Religious Education policy document can be found on the School Policies page
At St. Michael in the Hamlet Community Primary School we follow the Liverpool Agreed Syllabus for Religious Education. Our RE curriculum is reflective of our school S.M.I.T.H vision. We are committed to providing inclusive, inspirational and innovational teaching, delivering a rich and broad-based curriculum that motivates our children to love learning. We want our pupils to feel safe and inspired to fulfil their true potential.
The Intent of our Religious Education Curriculum
Religious Education will support children and young people in reflecting upon, developing and affirming their own beliefs, values and attitudes, through an exploration of shared human experiences and of the place and significance of religion in the contemporary world.
The Implementation of Religious Education
There are no presumptions made as to the religious backgrounds and beliefs and values of the children and the staff. We value the religious background of all members of the school community and hope that this will encourage individuals to share their own experiences with others freely. All religions and their communities are treated with respect and sensitivity and we value the links, which are and can be made between home, school and a faith community.
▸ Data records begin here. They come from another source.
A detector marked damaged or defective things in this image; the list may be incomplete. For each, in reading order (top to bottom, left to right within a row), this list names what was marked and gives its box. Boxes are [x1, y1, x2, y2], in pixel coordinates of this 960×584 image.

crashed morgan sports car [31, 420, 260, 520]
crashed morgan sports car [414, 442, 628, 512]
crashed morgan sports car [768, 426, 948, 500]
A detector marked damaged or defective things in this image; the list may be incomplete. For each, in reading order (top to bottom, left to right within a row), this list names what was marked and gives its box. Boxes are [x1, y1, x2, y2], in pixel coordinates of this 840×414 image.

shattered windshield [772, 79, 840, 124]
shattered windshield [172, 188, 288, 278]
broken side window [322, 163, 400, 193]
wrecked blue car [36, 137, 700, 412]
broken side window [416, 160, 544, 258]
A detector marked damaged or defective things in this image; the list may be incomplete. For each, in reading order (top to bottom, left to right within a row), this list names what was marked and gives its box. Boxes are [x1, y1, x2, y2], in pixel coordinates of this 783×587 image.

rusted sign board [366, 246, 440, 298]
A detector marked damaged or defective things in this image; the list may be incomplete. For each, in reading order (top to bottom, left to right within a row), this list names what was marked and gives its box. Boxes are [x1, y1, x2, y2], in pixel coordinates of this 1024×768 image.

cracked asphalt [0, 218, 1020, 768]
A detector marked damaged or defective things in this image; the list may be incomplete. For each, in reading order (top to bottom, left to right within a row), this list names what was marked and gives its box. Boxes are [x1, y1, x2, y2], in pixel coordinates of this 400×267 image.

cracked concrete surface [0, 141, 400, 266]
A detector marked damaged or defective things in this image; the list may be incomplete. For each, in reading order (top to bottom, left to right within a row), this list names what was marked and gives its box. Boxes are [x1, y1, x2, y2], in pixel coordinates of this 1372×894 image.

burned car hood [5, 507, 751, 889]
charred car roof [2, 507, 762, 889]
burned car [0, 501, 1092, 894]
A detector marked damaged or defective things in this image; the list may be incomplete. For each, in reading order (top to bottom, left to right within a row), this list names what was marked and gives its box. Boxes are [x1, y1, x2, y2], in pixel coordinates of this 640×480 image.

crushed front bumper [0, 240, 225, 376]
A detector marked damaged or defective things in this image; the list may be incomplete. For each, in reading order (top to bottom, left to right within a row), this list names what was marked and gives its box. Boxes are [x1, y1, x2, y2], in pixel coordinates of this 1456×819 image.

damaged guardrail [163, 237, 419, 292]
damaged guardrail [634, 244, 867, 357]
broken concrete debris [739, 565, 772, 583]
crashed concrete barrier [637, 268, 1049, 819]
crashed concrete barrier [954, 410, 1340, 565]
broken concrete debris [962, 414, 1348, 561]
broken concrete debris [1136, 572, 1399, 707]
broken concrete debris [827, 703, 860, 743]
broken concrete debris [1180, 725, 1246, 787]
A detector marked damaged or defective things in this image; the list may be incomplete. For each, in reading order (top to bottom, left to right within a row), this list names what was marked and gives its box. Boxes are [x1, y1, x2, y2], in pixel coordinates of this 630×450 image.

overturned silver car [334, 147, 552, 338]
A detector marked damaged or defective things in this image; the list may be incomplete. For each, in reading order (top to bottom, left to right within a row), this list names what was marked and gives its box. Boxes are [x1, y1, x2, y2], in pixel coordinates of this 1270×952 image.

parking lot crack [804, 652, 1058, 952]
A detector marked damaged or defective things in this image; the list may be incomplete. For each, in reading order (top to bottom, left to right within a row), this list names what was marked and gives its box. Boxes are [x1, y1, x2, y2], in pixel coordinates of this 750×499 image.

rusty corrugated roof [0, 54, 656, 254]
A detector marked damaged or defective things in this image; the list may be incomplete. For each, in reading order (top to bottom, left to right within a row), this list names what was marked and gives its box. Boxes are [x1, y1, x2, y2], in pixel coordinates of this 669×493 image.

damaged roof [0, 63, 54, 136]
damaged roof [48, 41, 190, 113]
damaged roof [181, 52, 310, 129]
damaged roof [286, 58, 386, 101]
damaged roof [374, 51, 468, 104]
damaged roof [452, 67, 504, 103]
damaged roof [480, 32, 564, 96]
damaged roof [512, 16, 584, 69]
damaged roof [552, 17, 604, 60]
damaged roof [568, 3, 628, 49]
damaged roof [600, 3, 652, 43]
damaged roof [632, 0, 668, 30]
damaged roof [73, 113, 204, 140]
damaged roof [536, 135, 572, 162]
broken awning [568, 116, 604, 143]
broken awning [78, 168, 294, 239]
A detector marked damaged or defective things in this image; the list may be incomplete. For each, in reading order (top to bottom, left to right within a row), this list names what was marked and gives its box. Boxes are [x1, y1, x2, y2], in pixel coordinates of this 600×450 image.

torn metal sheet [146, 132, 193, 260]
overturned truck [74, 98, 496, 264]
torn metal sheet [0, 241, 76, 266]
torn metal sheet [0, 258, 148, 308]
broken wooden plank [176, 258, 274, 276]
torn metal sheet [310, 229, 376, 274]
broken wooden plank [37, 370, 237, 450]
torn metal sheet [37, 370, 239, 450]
We acknowledge that each religion studied can contribute to the education of all our pupils. We promote teaching in Religious Education that stresses open enquiry and first-hand experiences wherever possible for both pupils and staff. The syllabus is implemented in school by means of a highly sensory approach, where children may look at and handle religious artefacts, hear religious music or taste food from a religious tradition. We hope our work in RE builds on pupils’ cultural understanding of themselves and our local community.
How we Enrich our Religious Education Curriculum
At St Michael in the Hamlet Primary School we recognise the benefit of learning outside the classroom. We value the opportunity of bringing learning to life by visiting places of worship. Such visits give pupils first hand experiences of the faith they are studying and helps to place pupils’ knowledge in context. We also welcome parents and members of the local community to come in and talk about and share their faith with our pupils. We hold events to celebrate different religious festivals throughout the academic year such as Christingle, Divali, Chinese New year and Eid.
Our ‘BIG’ question this half term has been: What code of living do non-religious people use? Year 5 enjoyed a visit from Mr. Barrington from Humanists UK who came to share his thoughts and tell us in more detail about Humanism for our recent unit of enquiry.
In EYFS, Religious Education is delivered primarily through the ‘Understanding the World’ strand of the curriculum. Children grow in awe of the world in which they live, developing an appreciation and curiosity. Children are encouraged to develop positive views of themselves and others, and to learn how to form respectful relationships. Teacher-led and pupil-led activities encourage them to develop moral and cultural awareness, which they will then build upon in KS1 and KS2.